In [adult patients] what is the [likelihood of detecting a significant bacteraemia] by [collecting blood specimens for culture at the time that a patient is febrile]?

Clinical Scenario

The standard practice to increase the likelihood of yielding a positive blood culture is to obtain blood specimens at or around the time of a temperature spike. This is based on the principle that the presence of organisms in the intravascular space leads to the elaboration of cytokines, causing body temperatures to rise. In clinical practice this is not always possible, so I want to determine whether it is necessary to obtain blood sample for culture when a patient is febrile.

Search Strategy

Pub Med and Medline search.
Using keywords 'Blood culture', 'Timing' and 'Collection'.

Search Outcome

Only one relevant article was found

Relevant Paper(s)

Author, date and country Patient group Study type (level of evidence) Outcomes Key results Study Weaknesses
Riedel S et al.
April 2008
USA
Adults 18 years of age and olderMulti-centre study based on retrospective reviews of medical records, evaluating timing of blood culture collection in relation to temperature elevations in 1436 patients with bacteraemia and fungaemia. Patients67% men, 33% women. Average age 58.9 years (range 18 to 97)This study only looked at timing of collection samples with temperature elevations in patients who had a positive blood culture. It would have been useful to compare this cohort with patients who had negative blood cultures.
The time of obtaining the first significant blood culture from a patient was defined as time of index positive blood culture (T-IPBC). Three temperatures recorded in the patients notes were noted: highest temp during the 24 hour period prior to T-IPBC, temperature closest to T-IPBC and highest temp recorded after the T-IPBC. Tmax was determined as the highest of the three temperatures and defined as time of maximum concentration of organism in serum.A total of 3937 temperatures were recorded within +/- 24 hours of T-IPBC. In 9.6% of patients, a temperature was recorded at the same time the IPBC was obtained. No one time interval between temperature spikes and collection of IPBC consistently yielded the highest proportion of Tmax, thereby suggesting that it is not necessary to collect blood culture at the time that adult patients are experiencing a temperature elevation as a means for optimizing the detection of bacteraemia.

◆ GIVEN DATA
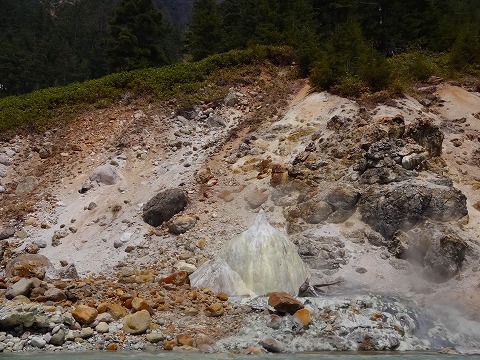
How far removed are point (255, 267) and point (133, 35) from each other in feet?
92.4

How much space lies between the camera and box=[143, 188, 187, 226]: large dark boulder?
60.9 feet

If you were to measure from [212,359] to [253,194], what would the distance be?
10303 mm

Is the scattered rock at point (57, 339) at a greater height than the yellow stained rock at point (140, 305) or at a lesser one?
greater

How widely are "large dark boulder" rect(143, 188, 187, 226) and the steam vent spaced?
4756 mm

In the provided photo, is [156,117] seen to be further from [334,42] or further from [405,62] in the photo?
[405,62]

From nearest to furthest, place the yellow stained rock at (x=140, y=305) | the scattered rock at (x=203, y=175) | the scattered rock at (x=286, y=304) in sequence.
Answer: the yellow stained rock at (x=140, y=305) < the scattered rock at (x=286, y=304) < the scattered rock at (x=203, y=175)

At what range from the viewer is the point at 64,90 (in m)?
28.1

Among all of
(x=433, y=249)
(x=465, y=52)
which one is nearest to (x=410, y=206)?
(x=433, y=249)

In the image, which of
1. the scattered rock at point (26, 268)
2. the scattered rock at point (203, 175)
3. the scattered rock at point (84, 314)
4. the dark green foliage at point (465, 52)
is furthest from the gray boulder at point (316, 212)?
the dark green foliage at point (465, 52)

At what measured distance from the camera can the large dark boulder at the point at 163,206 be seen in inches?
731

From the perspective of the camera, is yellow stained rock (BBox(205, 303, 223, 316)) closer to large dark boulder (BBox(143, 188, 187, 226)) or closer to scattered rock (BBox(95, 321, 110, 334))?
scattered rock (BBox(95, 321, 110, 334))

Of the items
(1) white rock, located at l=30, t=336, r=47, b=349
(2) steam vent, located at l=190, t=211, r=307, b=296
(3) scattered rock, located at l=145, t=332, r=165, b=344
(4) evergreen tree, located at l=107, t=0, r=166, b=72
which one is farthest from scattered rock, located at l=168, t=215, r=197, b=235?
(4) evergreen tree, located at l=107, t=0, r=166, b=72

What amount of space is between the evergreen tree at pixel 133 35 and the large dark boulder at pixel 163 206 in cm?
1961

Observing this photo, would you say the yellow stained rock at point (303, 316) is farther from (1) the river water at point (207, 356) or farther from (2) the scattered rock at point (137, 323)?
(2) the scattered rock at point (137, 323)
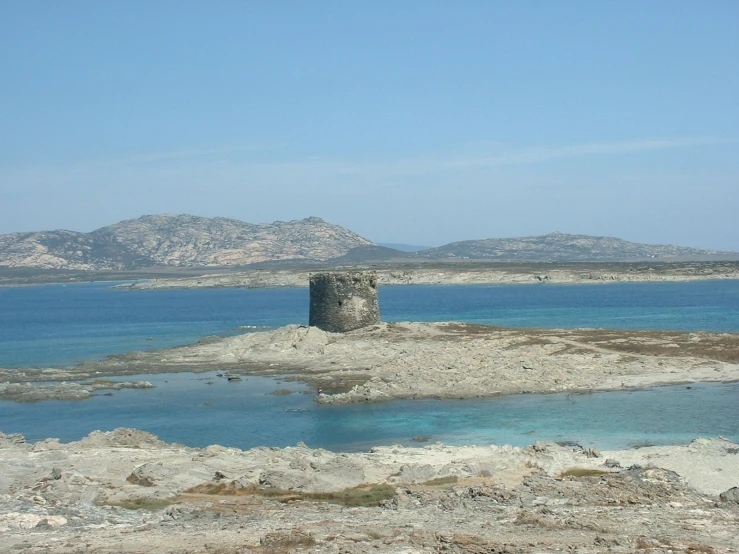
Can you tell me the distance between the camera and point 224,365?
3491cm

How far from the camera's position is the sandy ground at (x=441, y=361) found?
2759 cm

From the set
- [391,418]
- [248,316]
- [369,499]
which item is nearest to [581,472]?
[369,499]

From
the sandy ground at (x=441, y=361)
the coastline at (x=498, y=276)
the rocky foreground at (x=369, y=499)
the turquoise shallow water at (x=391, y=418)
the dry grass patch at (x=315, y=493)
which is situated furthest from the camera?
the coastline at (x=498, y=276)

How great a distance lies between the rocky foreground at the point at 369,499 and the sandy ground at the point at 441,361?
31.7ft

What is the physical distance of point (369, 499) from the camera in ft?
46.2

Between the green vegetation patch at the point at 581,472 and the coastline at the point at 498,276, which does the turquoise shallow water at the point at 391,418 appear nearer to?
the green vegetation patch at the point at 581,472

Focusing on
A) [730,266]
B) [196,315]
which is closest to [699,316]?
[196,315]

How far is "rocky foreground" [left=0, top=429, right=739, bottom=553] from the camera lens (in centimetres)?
* * *
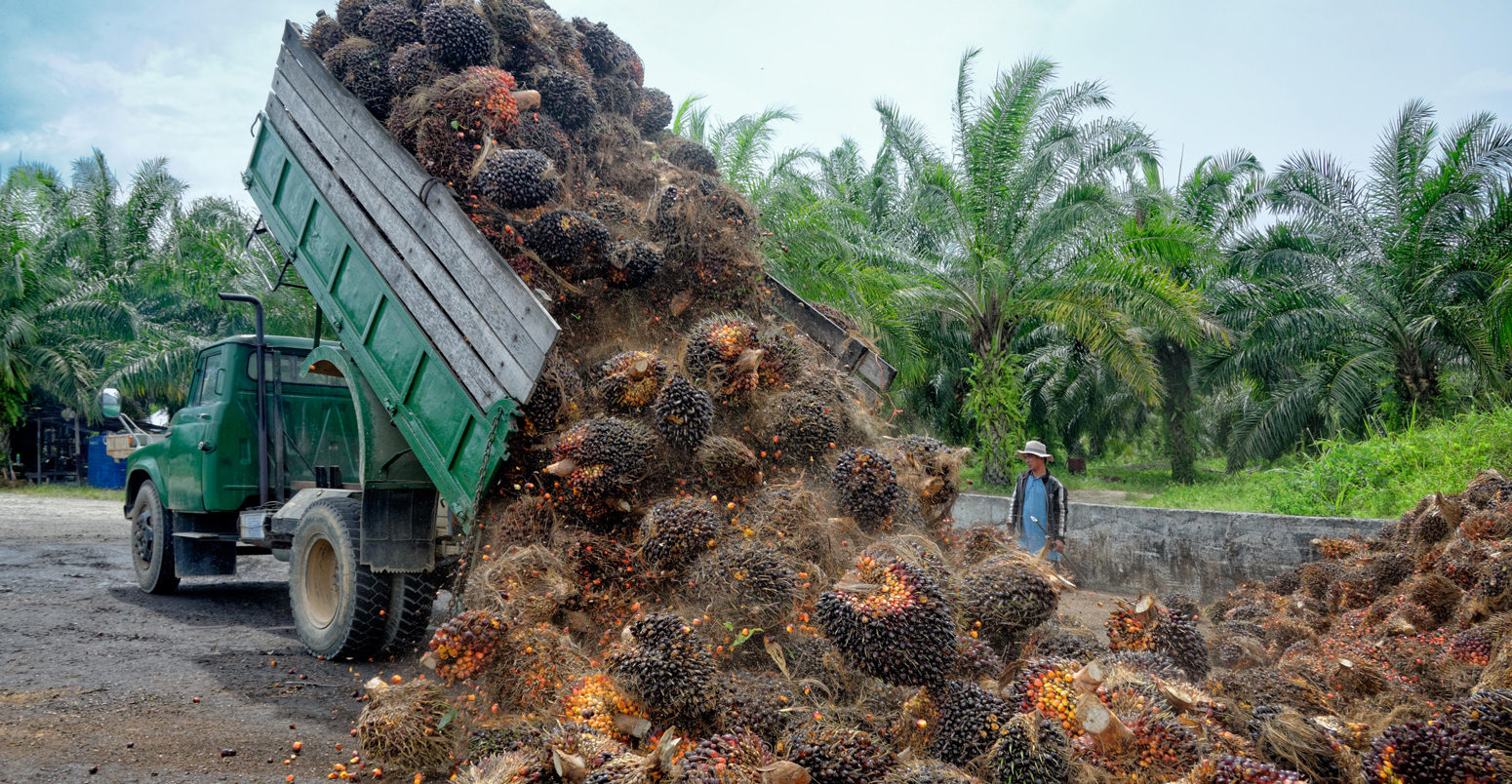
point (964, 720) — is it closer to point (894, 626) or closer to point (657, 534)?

◆ YOUR INSTRUCTIONS
In the blood culture timing text, what share of patients had a temperature recorded at the same time the index positive blood culture was taken?

◆ ANSWER AREA
9.6%